I've been using the bullet journal/ planning system for a year and a half now and it has stuck with me. I have seen a massive improvement in the effectiveness of my to-do list because I've a set format to write things down. Things are consistent and I can get through most of my tasks now which is always a good thing to have. So create your planning system for yourself. Let it be your base to progress forward.

Take time to review what works and what doesn't:

An effective system is the one that is periodically reviewed and improved. Since we are looking at making an effective to-do list as a long term system that we're incorporating in our lives, it makes good sense to review what works from time to time. What works, stays. What doesn't, can be altered.
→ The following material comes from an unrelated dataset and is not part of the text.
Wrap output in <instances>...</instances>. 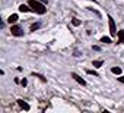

Have a parallel running list:

If you're someone who cannot survive without having every task down on paper, hello, welcome to my world. This is similar to 'brain dump then pick' but it comes with a difference. In the former way, we first write down all tasks that come to mind and then choose from those for the day.

But this way is adopted as they day goes by. During your day, whatever new tasks come to mind, add them to this parallel list. You can then choose from these for the upcoming days or even if you feel like you have a little more room in your day to fit in some more tasks.

Keep it simple:

Simplicity is sustainable. We can quickly get tired of complex systems because we spend too much time to set them up instead of executing them. So start simple and keep it simple as you go. We can keep adding layers and personal touches to it as we get better at these systems. But don't start with complex planning systems that require to go back and forth between platforms and smaller systems.

I hope that these 10 tips are helpful for you to get started with an effective to-do list. Let me know if they work for you!